What is ‘Its’ Good to Talk’?
Most schools fulfil the national requirement to discuss mental health with their students, however, it is often a box ticking exercise, a bolt on to the PSHE curriculum and crucially, it often talks about mental health as a condition that affects others and that is treatable and once it is ‘covered’ in the curriculum, it is not revisited. Pupils are told not to shout, swear and get angry, but are often not taught alternative ways to express themselves, how to calm down and how to have a difficult conversation. Our programme aims to not only educate students about mental health illnesses, but to offer coping strategies, teach pupils how to express their feelings and give pupils the confidence to succeed in life beyond school.
‘Its good to talk’ is a programme designed to normalise talking about mental health amongst teenage boys who often struggle to vocalise their feelings and emotions or seek help when they need it. The programme teaches about a wide range of mental health conditions including OCD, panic attacks, phobias, anxiety and depression and their symptoms and treatments. It also offers practical ways of coping with them, knowing when, where and how to seek help and looks in depth at various support networks such as Young Minds or The Samaritans. As well as teaching pupils about common mental health conditions, our course teaches boys how to address their own feelings; with sessions on confidence, how to vocalise feelings in a calm manner, how to calm down, how to express empathy, support others and to have difficult conversations .

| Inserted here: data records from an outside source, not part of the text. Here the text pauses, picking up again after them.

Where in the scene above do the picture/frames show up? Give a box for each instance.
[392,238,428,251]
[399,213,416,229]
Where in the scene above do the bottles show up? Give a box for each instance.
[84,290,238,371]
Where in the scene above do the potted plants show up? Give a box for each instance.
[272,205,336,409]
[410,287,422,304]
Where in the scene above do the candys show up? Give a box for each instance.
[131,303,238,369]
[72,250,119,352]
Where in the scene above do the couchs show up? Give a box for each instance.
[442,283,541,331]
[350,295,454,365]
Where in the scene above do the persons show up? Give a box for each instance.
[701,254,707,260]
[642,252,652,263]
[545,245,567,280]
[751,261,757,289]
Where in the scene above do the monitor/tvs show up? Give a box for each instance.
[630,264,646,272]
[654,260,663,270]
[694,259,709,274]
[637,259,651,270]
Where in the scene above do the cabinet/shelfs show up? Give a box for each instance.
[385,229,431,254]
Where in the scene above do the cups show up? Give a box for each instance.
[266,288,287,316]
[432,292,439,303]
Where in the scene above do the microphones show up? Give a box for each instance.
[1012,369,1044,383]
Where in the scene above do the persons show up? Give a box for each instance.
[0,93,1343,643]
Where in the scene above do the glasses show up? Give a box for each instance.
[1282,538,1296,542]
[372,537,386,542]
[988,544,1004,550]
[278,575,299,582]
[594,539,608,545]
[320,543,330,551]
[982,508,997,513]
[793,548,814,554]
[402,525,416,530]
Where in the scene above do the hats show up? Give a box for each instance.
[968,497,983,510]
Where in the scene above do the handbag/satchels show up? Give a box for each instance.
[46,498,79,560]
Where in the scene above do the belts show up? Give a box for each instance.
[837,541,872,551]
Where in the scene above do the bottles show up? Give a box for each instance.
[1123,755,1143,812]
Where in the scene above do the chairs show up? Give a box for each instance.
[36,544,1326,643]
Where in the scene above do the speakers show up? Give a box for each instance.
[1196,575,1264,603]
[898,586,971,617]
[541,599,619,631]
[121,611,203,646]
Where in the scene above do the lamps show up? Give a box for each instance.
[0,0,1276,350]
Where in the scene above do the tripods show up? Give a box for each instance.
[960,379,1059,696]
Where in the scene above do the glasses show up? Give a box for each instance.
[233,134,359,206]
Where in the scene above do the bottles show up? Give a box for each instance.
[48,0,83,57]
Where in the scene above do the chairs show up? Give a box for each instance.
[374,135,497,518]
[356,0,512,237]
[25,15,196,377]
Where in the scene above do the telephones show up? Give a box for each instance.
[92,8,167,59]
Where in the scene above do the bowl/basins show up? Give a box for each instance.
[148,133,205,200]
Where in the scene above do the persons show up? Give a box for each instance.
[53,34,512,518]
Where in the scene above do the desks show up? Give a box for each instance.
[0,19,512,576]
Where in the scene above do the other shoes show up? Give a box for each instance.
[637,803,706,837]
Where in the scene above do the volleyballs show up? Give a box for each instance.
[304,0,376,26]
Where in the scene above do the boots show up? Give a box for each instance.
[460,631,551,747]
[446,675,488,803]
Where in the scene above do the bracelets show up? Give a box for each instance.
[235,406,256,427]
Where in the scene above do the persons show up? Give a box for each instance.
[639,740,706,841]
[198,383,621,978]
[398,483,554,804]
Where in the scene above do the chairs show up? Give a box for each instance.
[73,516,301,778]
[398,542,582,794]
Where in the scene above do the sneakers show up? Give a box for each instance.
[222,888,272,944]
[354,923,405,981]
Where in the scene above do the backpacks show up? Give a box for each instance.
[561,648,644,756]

What are the Key Aims of ‘Its Good to Talk’?
To teach pupils how to respond in difficult situations, how to express their opinion and how to show their support to others,
To build confidence and resilience, looking at body language, the importance of standing tall and making eye-contact and etiquette in certain situations.
To teach pupils how to articulate their thoughts and express themselves in a calm and coherent manner.
To educate pupils on the main mental health conditions, how to spot them, the physical changes on the body and where to seek help.
To provide practical strategies to support with the short-term effects of mental health disorders such as massaging pressure points and breathing techniques.